By Mark Cowling | Pinal Central
FLORENCE — Pinal is a leading producer of solar energy, which offers both benefits and drawbacks, the Board of Supervisors was told. County staff recommended further analysis of solar’s revenue potential in contrast with lost opportunity for other economic development.
The public has criticized the growth of solar fields in recent months in comments to the Board of Supervisors, and Pinal Community Development Director Brent Billingsley presented county staff’s analysis to the board on Nov. 9.
In response to one worry, solar farms do not contaminate the air or soil, but they may have other environmental effects. Residents sometimes complain of sunlight reflection, heat, noise and dust. The county has also heard concerns of wildlife disturbance.

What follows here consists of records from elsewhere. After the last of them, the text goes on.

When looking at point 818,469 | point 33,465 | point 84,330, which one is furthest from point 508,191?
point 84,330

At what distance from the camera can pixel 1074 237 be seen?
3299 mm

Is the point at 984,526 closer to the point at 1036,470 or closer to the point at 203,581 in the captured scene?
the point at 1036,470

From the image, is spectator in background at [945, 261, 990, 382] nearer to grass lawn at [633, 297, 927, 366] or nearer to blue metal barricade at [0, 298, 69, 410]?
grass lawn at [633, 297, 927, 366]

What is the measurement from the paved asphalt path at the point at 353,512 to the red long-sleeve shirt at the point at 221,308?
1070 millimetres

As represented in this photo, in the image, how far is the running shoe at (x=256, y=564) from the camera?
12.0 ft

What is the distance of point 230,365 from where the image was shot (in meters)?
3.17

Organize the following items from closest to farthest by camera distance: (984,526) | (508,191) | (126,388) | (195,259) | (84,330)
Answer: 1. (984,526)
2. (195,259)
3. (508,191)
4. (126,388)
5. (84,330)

Benefits include no additional traffic and no need for additional public services. Green energy adds to the county’s sustainability with very little water use and supports the environmental stewardship portion of Pinal’s Comprehensive Plan.

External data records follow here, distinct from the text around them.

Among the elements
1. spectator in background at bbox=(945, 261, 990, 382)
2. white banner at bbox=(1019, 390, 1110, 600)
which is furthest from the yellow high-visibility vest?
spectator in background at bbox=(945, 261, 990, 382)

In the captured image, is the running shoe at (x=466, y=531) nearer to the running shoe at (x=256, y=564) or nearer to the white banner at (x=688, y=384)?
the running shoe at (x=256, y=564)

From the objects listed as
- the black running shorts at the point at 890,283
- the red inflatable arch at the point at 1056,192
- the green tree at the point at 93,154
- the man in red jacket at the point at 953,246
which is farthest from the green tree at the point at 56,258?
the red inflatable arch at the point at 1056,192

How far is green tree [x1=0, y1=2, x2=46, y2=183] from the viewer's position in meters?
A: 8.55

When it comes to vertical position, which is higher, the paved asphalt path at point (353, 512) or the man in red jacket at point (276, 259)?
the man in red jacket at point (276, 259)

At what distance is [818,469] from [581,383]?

But solar farms can also sit on what might otherwise be economic development corridors, including future activity centers. The county should coordinate and communicate with its cities and towns, the U.S. Bureau of Land Management and the State Land Department to better locate solar facilities, staff recommends.
Court Rich, vice president of the board of the Arizona Solar Energy Industry Association, told the board there are also business personal property taxes on half a billion to $1 billion worth of equipment. The new Box Canyon solar project near Florence will generate $10 million in business personal property tax each to the local school district and Pinal County over 25 years, Rich said.
As for whether the amount of solar exceeds Pinal’s needs, Rich said the question surprised him. He said there’s no concern over whether the county is producing food in excess of local needs, or if Lucid Motors is building more cars than Pinal residents need.
He said Arizona Public Service Co. is actually turning away large energy users it can’t serve. “We need lots more power very quickly,” Rich said.